App Service Health Check Alert
We have a number of App Services where we want to use health checks. In the first step we want to use them in alerts and later for auto-healing / load-balancing etc. I have observed a number of things that do not appear to be correct.
I have implemented a switch in a service that will start reporting bad health when a certain env variable is set in order to test. We also tested it with simply stopping the service.
Steps:
- Set up a service with a health endpoint on /health
- Enabled health check under "Monitoring > Health Check" and set the correct path
- I can see the metrics when I click on the metrics button here
- I stop the service and leave for half an hour
- No alert is fired
- I start the service again
- Now an alert is triggered
- In the second test later I set the above env variable and validate that the endpoint starts reporting bad health (503)
- After a while an alert is triggered (which is ok)
- I leave the service in bad health state
- After 10 mins the alert is deactivated automatically
- In the metrics graph mentioned above the value is again at 100 (which is incorrect)
- After a further 15 mins the alert fires again
- Now I see 2 dips about 20mins apart and a plateau at 100 between them
- This behavior continues in a cycle (alert and 10 minutes later automatic deactivation, 20 minutes later again alerted)
Expected behaviour:
I expect at point 5 that an alert is sent when the service is stopped. When the service is stopped there are no entries in the AzureMetrics Log Table.

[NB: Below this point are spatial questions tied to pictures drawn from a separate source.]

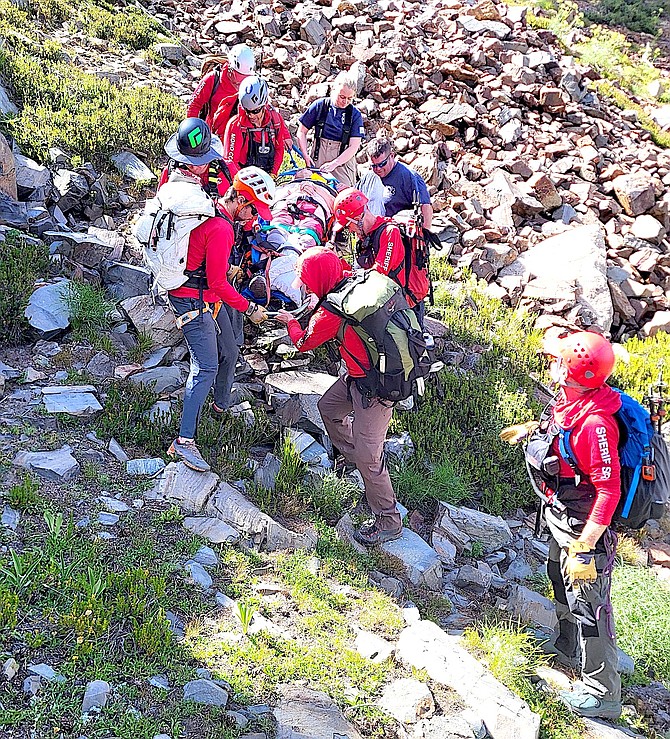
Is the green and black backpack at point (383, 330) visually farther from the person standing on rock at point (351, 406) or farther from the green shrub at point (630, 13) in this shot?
the green shrub at point (630, 13)

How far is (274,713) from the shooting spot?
151 inches

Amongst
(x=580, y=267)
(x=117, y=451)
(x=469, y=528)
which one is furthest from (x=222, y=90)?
(x=580, y=267)

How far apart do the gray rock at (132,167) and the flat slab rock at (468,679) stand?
Result: 22.0 feet

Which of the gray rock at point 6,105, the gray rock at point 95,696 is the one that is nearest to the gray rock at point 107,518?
the gray rock at point 95,696

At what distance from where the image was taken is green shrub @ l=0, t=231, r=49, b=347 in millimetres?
6473

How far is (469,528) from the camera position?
6355mm

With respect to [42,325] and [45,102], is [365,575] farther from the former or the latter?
[45,102]

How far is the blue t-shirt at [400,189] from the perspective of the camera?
6754 millimetres

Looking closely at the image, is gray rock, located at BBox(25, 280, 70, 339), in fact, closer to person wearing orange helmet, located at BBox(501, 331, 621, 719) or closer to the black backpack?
the black backpack

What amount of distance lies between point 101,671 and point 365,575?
79.5 inches

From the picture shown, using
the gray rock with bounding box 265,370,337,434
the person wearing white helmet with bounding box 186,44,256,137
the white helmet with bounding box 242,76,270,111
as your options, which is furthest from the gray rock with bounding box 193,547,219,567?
the person wearing white helmet with bounding box 186,44,256,137

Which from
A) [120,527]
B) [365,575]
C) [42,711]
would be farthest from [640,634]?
[42,711]

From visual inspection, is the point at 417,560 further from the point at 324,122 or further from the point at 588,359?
the point at 324,122

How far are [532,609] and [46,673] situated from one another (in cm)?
356
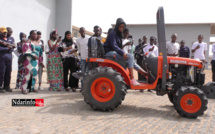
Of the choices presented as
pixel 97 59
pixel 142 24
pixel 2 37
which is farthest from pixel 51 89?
pixel 142 24

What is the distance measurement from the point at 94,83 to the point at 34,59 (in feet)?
9.42

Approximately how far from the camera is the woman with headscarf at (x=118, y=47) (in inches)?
197

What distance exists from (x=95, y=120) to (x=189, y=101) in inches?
73.6

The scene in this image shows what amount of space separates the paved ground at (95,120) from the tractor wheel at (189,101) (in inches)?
5.5

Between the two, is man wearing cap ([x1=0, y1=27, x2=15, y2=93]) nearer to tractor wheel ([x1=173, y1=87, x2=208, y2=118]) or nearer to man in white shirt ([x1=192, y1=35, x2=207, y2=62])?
tractor wheel ([x1=173, y1=87, x2=208, y2=118])

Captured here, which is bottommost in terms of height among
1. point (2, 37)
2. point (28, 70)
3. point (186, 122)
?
point (186, 122)

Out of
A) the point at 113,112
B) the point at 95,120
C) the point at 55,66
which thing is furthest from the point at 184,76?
the point at 55,66

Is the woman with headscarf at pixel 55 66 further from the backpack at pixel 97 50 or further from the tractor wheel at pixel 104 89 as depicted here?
the tractor wheel at pixel 104 89

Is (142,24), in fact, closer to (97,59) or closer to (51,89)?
(51,89)

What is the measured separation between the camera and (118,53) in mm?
5055

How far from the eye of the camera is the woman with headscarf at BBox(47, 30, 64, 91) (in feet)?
24.1

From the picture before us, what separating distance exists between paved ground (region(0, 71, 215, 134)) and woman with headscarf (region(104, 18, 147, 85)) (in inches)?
34.8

I do not expect the alert to resolve (point 11) although the service is unhealthy. The metric should not report good health in the intervening time (point 12).
Further question:
In the AzureMetrics Log Table the Metric HealthCheck Status has the following values:
Total 100
Count 1
Maximum 100
Minimum 100
Average 100
TimeGrain PT1M
UnitName Count
This doesn't make any sense to me. The value of count is 1 but the total is 100? Is it %? Which of these values should I alert? Minimum < 100?